「……」
趙時從緊張到訝然,緊跟著頓悟,「啊,這個您不用擔心。」他從公文包里掏出一張精緻信封,遞給寧遠,「這是裴總給您留的卡,您可以隨意使用。」
寧遠神色自若的接過來,「多少?」
趙時微愣,「啊,這個我不清楚……不過,相信裴總一定是給您留了足夠使用的數額。」
「昨天都折騰成那樣了,少了可不夠。」寧遠嘆氣,往床邊掃了一眼。
他是想說,昨天折騰太久,顏料都消耗了一半。
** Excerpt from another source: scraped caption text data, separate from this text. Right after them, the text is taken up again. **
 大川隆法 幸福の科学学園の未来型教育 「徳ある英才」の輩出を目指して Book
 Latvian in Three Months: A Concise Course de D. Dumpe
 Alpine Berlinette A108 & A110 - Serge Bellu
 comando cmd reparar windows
趙時理解的是,裴跡折騰了他一宿……錢少了可不夠彌補的。
這麼聽著,趙時又瞄了他一眼,盯著那倆黑眼圈,霎時感覺額頂冒汗,心道,這麼「直接赤-裸」的金錢交易都要說出口,「嫂子」也太不拿我當外人了。
寧遠才不知道他想到哪兒去了,如果他知道,一定要仰天長嘆:裴跡,被人誤會,一定就是咱倆的宿命!
裴跡:別捎帶我。
然後,寧遠就美滋滋逛街去了。臨出門前,還多嘴問了一句,「哎,裴跡有什麼急事要處理?」
趙時:您還好意思問呢!裴總為了您把S·F打進醫院了,能不去慰問麼?我可是請您去「代班」的,這下好,一失足釀成千古恨了!
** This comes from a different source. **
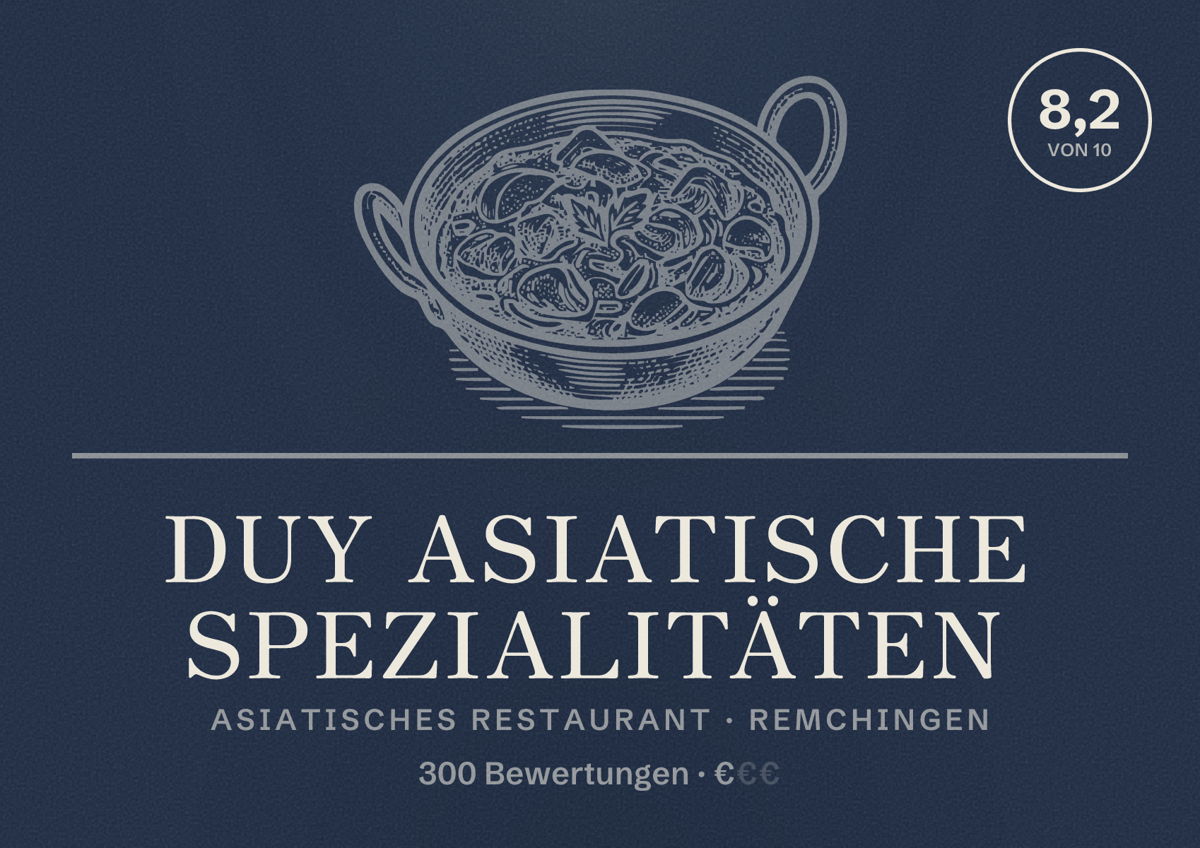 Illustriertes Poster von DUY Asiatische Spezialitäten, Asiatisches Restaurant in Remchingen: Bewertung 8,2 von 10 aus 300 Bewertungen, Preisniveau €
但他沒敢吭聲,只應了一句,「裴總沒說,可能就是一些小事兒。」
說起來,這事兒可大可小,關鍵就看S·F的態度,大家心裡也都門清兒。
進醫院前,裴跡還垂眸睨了一眼花籃,特意問道,「他們法國,也有這個習俗?去醫院送花籃?」
黎匯舟抬手推了下眼鏡,「禮多人不怪,聽老祖宗的,准沒錯。」
十分鐘後。
S·F盯著那個花籃冷哼,「哦,你可算來了,我還以為,裴先生因為害怕躲起來了呢。這是什麼?我可不需要一個輕飄飄的道歉。」
裴跡站定,淡淡抬了眼皮睨他,沒出聲兒。
黎匯舟生怕氛圍持續冷下去,忙打了個圓場,「這是一個來自東方的祝福,祝您早日康復。」
「S·F先生是自己摔倒的,我為什麼要害怕?」裴跡盯著人笑,「您是說道歉?為了合作的終止,還是為了我沒能及時將您『扶』起來?……尊敬的S·F先生,猥褻的罪名,可不算好聽,您覺得呢?」
為他的嚴重控訴,S·F驚得快要跳起來,「嘿,裴,你這是誣陷。我並沒有這樣做,只是將手……」他突然頓住,呵呵一笑,又改了口,「等會兒,裴先生,你有什麼證據嗎?如果沒有的話,我可以告你誹謗。